LIC or Life Insurance Corporation of India is a public sector company that deals with a number of insurance products to meet the insurance demands of different types of customers.
As the income of an individual increases every year, the required amount to be paid as tax also increases alongside. Hence, tax planning plays a tremendously important role to help in saving this well-deserved income to the furthest possible extent.
In the following section, you will get to know more about the various tax benefits applicable to the policies availed from LIC.
Tax Benefits under Section 80C
- Get a deduction of up to 20% of the assured capital amount on paying premium upon the policies availed from LIC on or before 31.03.2012 .
- Get a deduction of up to 10% of the assured capital amount on paying premium for the policies availed form LIC after 01.04.2012.
- Payment generated towards a deferred annuity plan initiated for either self, spouse, or child is liable to receive tax deduction but only if the policy does not offer cash to its customers against the annuity plan.
Tax Benefits under Section 80CCC
- Section 80CCC provides exemption on tax to clients paying their premium from their taxable income aimed at any annuity plan that is likely to pay pension later on.
- The pension should be generated by the policy from the collected funds and this is true as per the terms of section 10 (23AAB).
- In case a policy holder receives interests or bonuses accrued from the policy, the amount would not be eligible for receiving any tax exemptions.
- In a fiscal year, the maximum limit allowed for tax deduction on LIC policy premiums is Rs. 1.5 lakh.
- The accrued bonuses and interests from any policy are liable to be taxed as they will be considered as income generated during the previous year.
- In case of any surrendered amount of the annuity plan, either partly or wholly, the same will be considered as income and accordingly taxed under section 80CCC
- Tax deductions are not applicable on the money that is deposited before 01.04.2006 under section 80C
Tax Benefits under Section 80D and 80DD
Almost all tax benefits related to health insurance fall under the purview of Section 80D of the Income Tax Act. The Section 80DD comes under the roof of section 80D and looks after the tax exemptions of any person who has generated the policy for maintaining a handicapped individual.
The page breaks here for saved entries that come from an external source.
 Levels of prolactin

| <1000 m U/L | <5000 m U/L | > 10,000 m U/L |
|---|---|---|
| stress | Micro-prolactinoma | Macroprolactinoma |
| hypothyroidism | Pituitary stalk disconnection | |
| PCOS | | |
The deduction limit is set at Rs. 50000 and in case of severe disability of the handicapped individual; the limit is enhanced up to Rs. 100000. An example of this type of insurance policy is the Jeevan Aadhar plan.
Tax Benefits under Section 10 (10D)
- In case a policyholder receives any death claim or maturity benefits, the holder becomes eligible for receiving tax exemption under section 10 (10D) of the Income Tax Act.
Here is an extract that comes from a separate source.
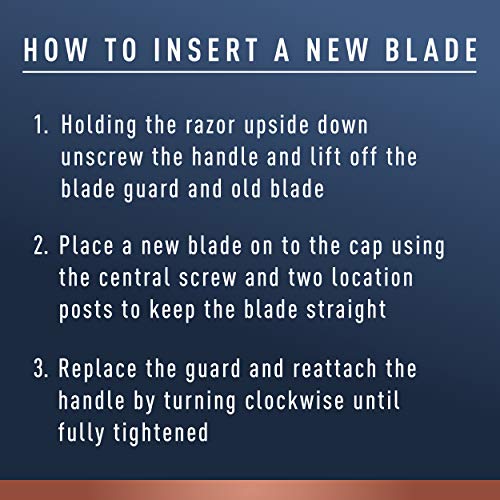 HOW TO INSERT A NEW BLADE

1. Holding the razor upside down unscrew the handle and lift off the blade guard and old blade

2. Place a new blade on to the cap using the central screw and two location posts to keep the blade straight

3. Replace the guard and reattach the handle by turning clockwise until fully tightened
- Tax exemption of up to 20% of the assured sum is applicable for policies generated on or after 01.04.2013.
- Tax exemption of up to 10% of the assured sum is applicable for policies generated on or after 01.04.2012.
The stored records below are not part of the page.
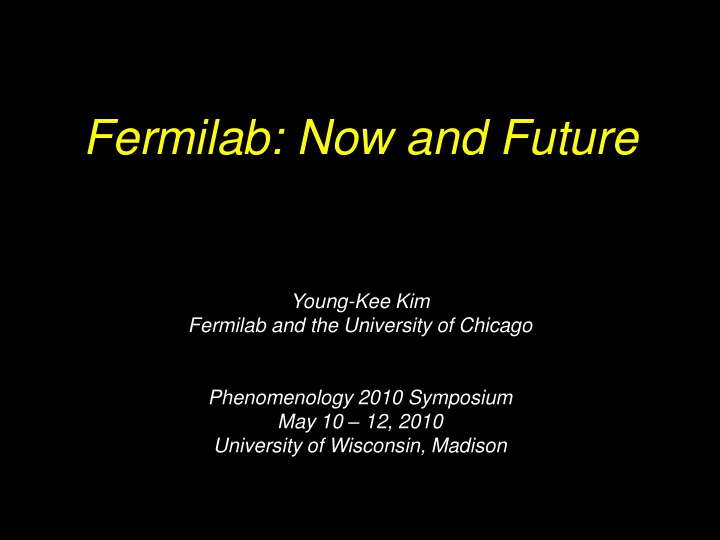 Fermilab: Now and Future

Young-Kee Kim
Fermilab and the University of Chicago

Phenomenology 2010 Symposium
May 10 – 12, 2010
University of Wisconsin, Madison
- The policies should be issued for protecting a person who is suffering from extreme disability as referred under section 80U, or is suffering from an ailment under section 80DDB
One essential point to be kept in mind is that the maximum amount allowed for tax deduction is Rs. 150000 and this is applicable for all the financial products exempted from tax; especially those that are counted under section 80C as well.
In a nutshell, it is very important to plan out the tax component of LIC policies; make sure you do so at the earliest.